In recent years we have developed a particular expertise in dealing with the accounting aspects raised in confiscation proceedings, including dealing with the benefit and available asset figures calculated within Section 16 Statements prepared by various prosecuting authorities.
We act for both defendants and prosecuting authorities.
Recent cases include:
Acting on behalf of the owner of a canal-boat business accused of fraudulent trading. The business collapsed leaving significant liabilities to customers. Relying on the limited contemporaneous electronic financial records maintained and the bank statements, we were able to reconstruct the accounts of the business at various fixed points in time. This helped the Court determine the cause and, perhaps more importantly, the timing of the demise of the business. We were was also asked to provide general advice on the responsibilities of directors to maintain accounting records, and their obligation to regularly review the financial position and prospective trading performance of a business to protect the interests of creditors.

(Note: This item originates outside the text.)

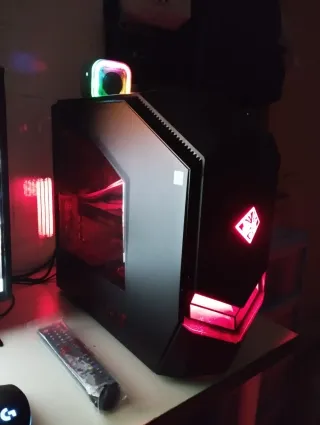 SUPER PC GAMING IDEAL REYES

Acting on behalf of a director and part-owner of a window glazing business, convicted of aggressive commercial practices. The prosecution quantified the defendant’s benefit from criminal conduct by reference to the value of the company’s sales. Following detailed analysis of the accounts and bank statements, we were able to show that the vast majority of the trade passing through the business was legitimate – and the benefit figure was instead agreed based on an allocation of the defendant’s remuneration.

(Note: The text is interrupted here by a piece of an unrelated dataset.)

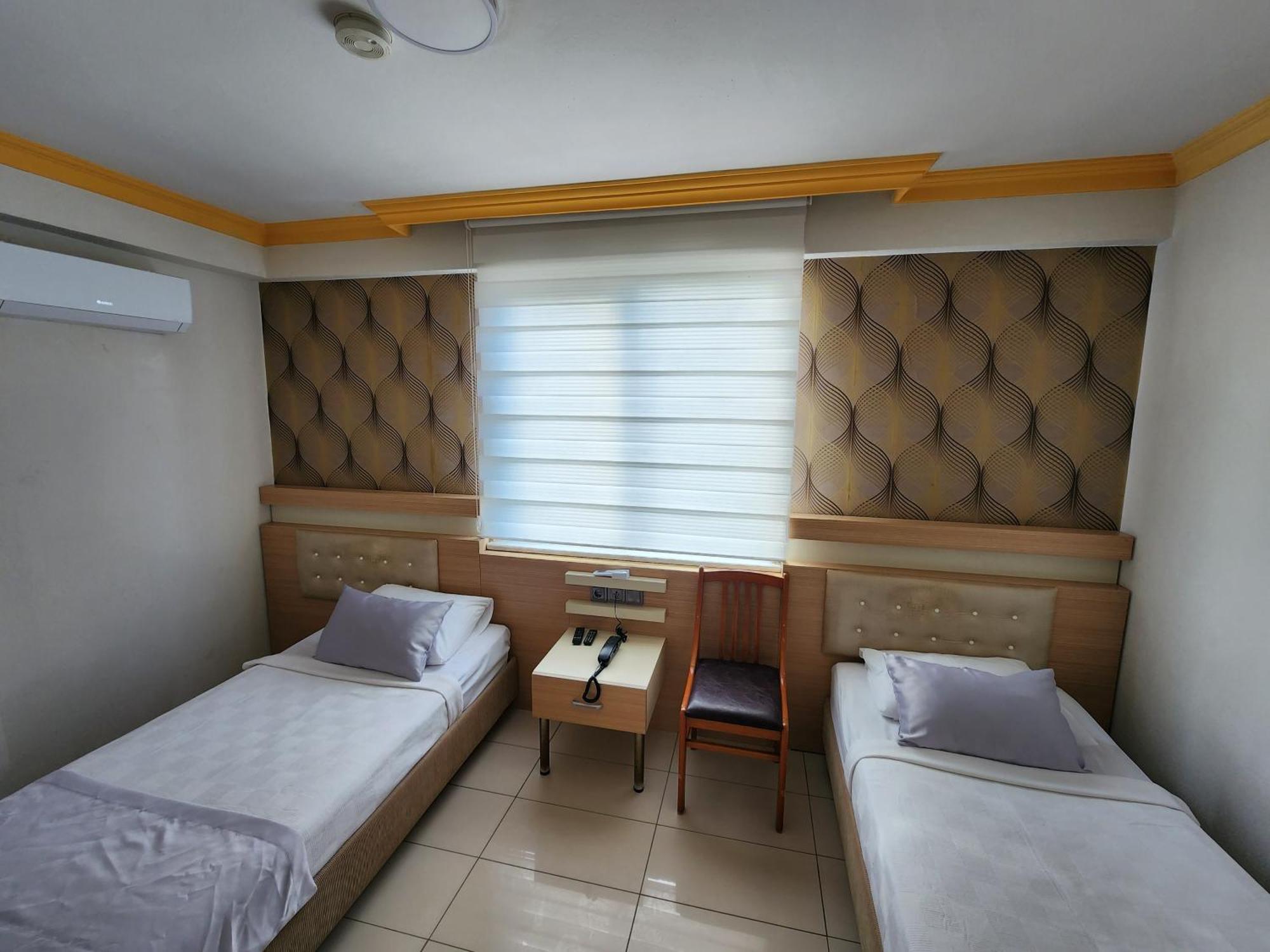 Konyaaltı Gündüz Otel Antalya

Acting on behalf of a metropolitan police force to analyse and review the bank statements of members of an organised crime group convicted of the distribution of controlled drugs, with a view to identifying income from criminal sources. We arranged for the bank statements to be converted into Excel, to facilitate classification and analysis. We were able to demonstrate that significant credits into the accounts could not be readily explained, and that their lifestyle expenditure was inconsistent with their legitimate trading income.